---------- Extracted entries
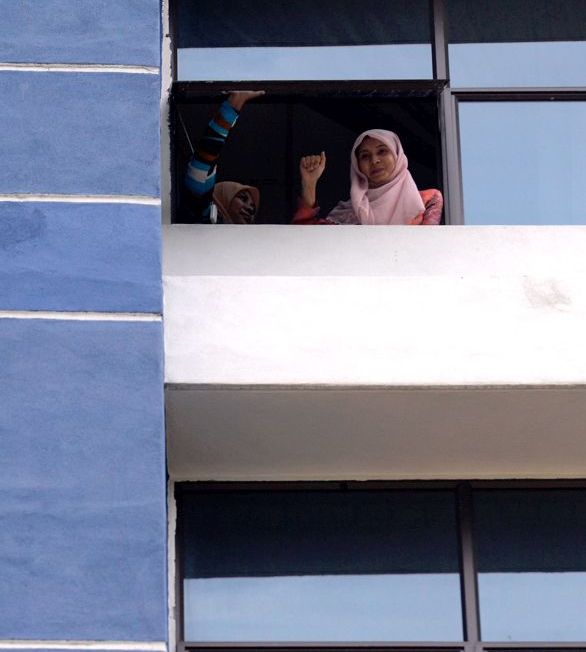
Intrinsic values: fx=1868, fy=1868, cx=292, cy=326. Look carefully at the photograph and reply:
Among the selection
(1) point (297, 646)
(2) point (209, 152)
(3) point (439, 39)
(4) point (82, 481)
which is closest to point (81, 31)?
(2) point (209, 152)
--------------------
---------- Extracted entries
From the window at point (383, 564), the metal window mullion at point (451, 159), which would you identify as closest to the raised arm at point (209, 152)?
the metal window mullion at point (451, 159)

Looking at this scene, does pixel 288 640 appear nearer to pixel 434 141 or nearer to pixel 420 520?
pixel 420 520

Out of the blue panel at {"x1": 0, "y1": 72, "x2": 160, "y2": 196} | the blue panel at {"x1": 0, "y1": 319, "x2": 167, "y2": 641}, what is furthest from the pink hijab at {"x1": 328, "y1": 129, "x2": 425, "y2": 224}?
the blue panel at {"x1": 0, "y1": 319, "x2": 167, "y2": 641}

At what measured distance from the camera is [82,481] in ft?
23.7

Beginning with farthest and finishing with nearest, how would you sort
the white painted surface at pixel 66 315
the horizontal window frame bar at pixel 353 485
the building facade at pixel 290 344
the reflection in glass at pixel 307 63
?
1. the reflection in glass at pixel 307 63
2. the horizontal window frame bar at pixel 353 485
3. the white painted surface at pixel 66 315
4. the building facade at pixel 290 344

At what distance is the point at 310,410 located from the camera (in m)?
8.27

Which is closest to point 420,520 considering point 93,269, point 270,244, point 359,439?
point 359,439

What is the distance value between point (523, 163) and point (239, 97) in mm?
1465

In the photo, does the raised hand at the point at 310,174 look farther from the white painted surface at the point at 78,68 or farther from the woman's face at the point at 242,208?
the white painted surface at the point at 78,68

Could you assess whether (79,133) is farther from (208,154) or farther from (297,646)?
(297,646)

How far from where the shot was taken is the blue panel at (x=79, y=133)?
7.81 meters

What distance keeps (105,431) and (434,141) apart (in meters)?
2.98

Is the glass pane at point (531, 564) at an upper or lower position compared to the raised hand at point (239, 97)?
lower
--------------------
= Set problem =
How many lines in the listing above contain the word "facade"? Reply with the number only.

= Result of the exercise =
2